T.H. : Nul n’est devin, mais je vois que la pandémie a été un accélérateur d’inégalités, qui ne cessent déjà de se creuser depuis plusieurs années. Cette crise va-t-elle relancer des mouvements de contestation populaires, comme celui des Gilets jaunes ? Accélérer le déclassement de l’Europe par rapport à l’Asie ? J’espère aussi que nous n’allons pas basculer dans un monde 2.0, où le contrôle accru sur la vie des gens à base de passes et d’attestations sera devenue la norme – sous prétexte de protéger la santé, on a entravé les libertés en se rapprochant dangereusement de ce qui se fait dans des pays peu amis des droits de l’homme, comme la Chine. La crise a montré qu’une partie non négligeable de la population est prête à accepter sans broncher de telles restrictions, cela crée un dangereux précédent pour le futur.

A.-C.O. : Quel serait le rôle de l’art, dans ce contexte ?

T.H. : Le rôle de l’art a toujours été d’ouvrir les yeux et l’esprit, de former à d’autres réalités, à d’autres formes, à ce qui est caché. L’art est un vecteur de liberté ; et cette année nous a enseigné que sans cette respiration que nous apporte l’art – la peinture, la littérature, le cinéma… –, nos vies sont bien tristes et monotones. Auparavant, nous ne nous en rendions pas assez compte parce que nous en bénéficiions tous les jours. Le besoin d’évasion est consubstantiel à la nature humaine, ce n’est pas un divertissement, c’est une nécessité. Je crois que par contrecoup, une fois que la situation sera revenue à la normale, il y aura une forte aspiration pour cette culture, qui a tant été malmenée depuis un an. Ce sera l’occasion d’essayer de toucher de nouveaux publics.

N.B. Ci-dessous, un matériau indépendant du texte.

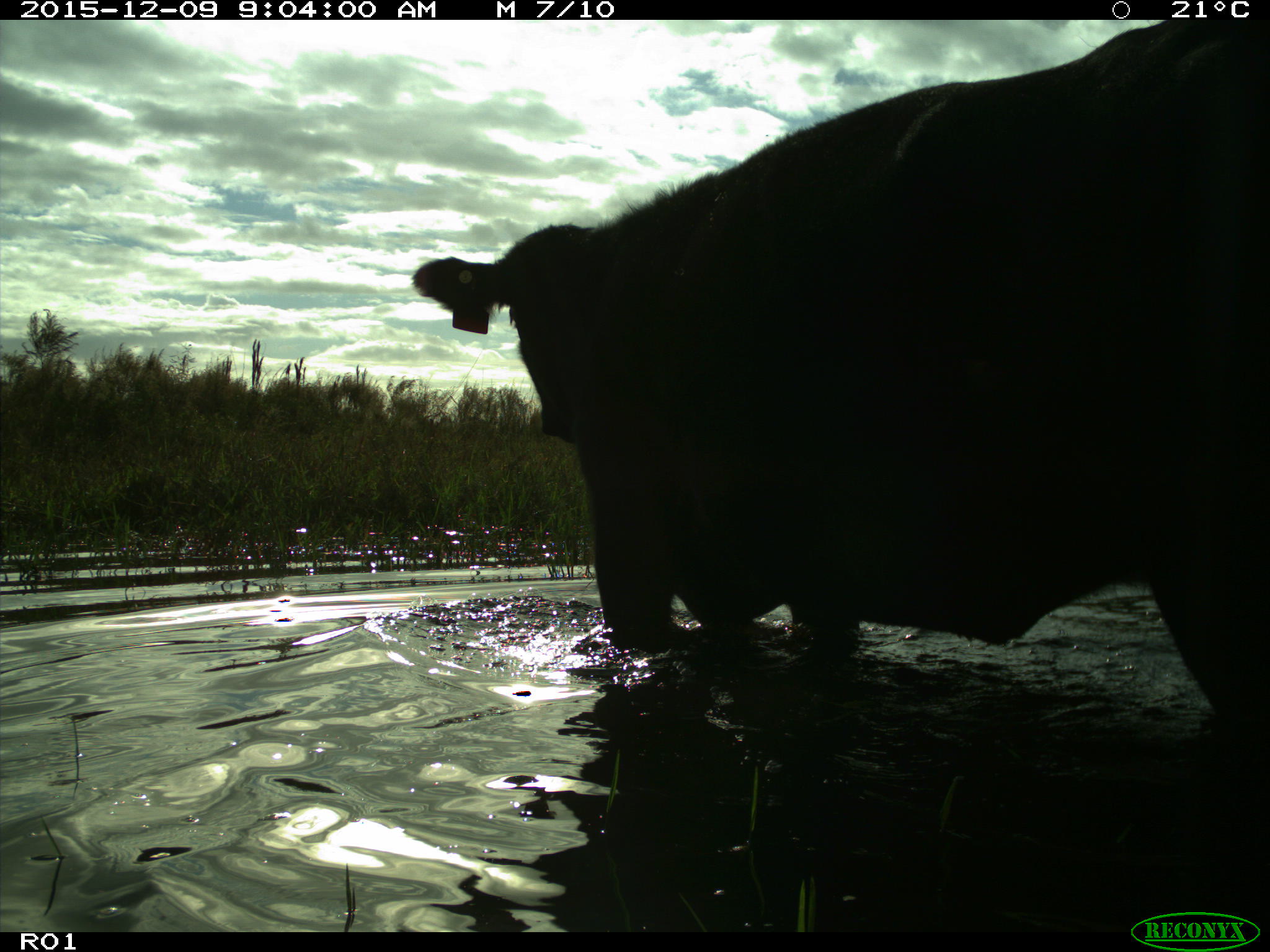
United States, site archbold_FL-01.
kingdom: Animalia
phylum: Chordata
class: Mammalia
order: Artiodactyla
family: Bovidae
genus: Bos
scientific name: Bos taurus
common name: domestic cow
Bos taurus (domestic cow).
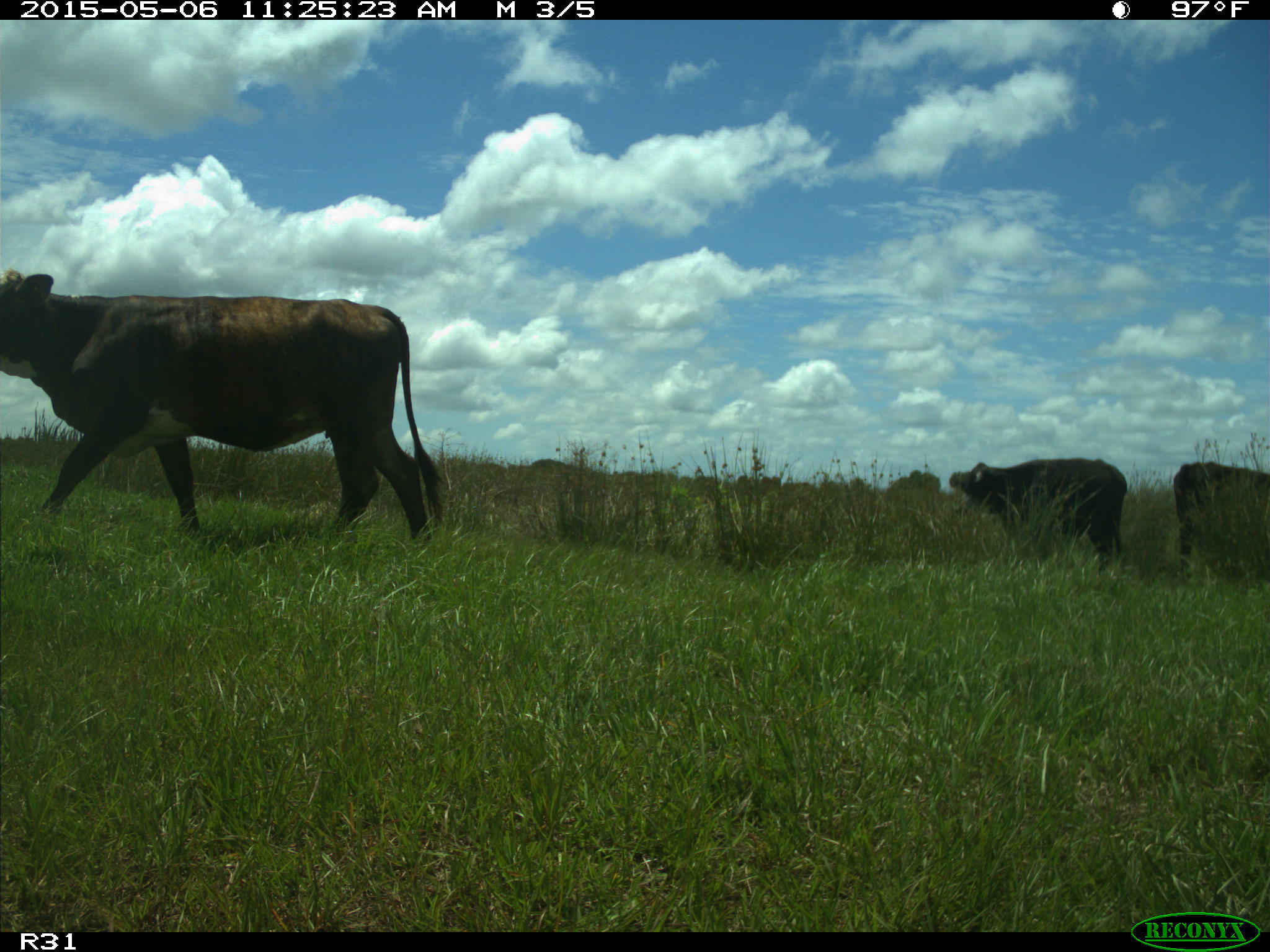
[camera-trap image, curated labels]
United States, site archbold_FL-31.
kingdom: Animalia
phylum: Chordata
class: Mammalia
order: Artiodactyla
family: Bovidae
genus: Bos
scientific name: Bos taurus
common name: domestic cow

A.-C.O. : À partir du 19 mai, il sera à nouveau possible d’organiser des expositions. Savez-vous déjà quelles œuvres avez-vous envie de présenter, et où ?

T.H. : J’aimerais remontrer des œuvres des années 1960, des œuvres de l’époque où, en Europe, la figuration reprenait ses droits et critiquait la société de consommation, la société du spectacle naissantes, et les mettre en parallèle avec la figuration pratiquée par de jeunes artistes d’aujourd’hui qui se saisissent du monde et le transforment, avec un art poétique fondé sur l’imagination, la recomposition : montrer qu’il y a encore des possibilités, des voies nouvelles en utilisant le vocabulaire du réel plutôt que le conceptuel, qui, lui, s’essouffle et se répète de plus en plus. Pour moi, le vrai moderne en 2021, c’est la figuration.

A.-C.O. : Vous aimeriez donc présenter une exposition où le passé viendrait éclairer notre présent ?

T.H. : C’est ce que je vais faire dès cet été, en Italie, où je vais exposer les œuvres de six artistes figuratifs qui ont presque tous moins de trente ans – comme Garance Matton, Julian Farade et Luca Rubegni, en les confrontant à la peinture de glorieux aînés, dont Leonardo Cremonini. 

Peinture de Garance Matton
Garance Matton, The Studio, 2021, huile sur toile, 160 x 160 cm (crédit Romain Darnaud).

A.-C.O. : Et dans quel lieu prétendez-vous installer ces œuvres ?

T.H. : On pourrait croire que c’est un effet indirect de la pandémie, car l’exposition aura lieu non pas en ville, mais près de la mer, en Italie, dans les Pouilles. En réalité, c’est parce qu’après un an sans expositions, je n’avais pas envie d’attendre la rentrée pour organiser une exposition ambitieuse. Celle-ci aura lieu dans un palais de la Renaissance, tout juste restauré et largement ouvert au public. Mais j’ai hâte, après l’été, de pouvoir réinvestir la ville, qui a été la grande perdante de cette crise.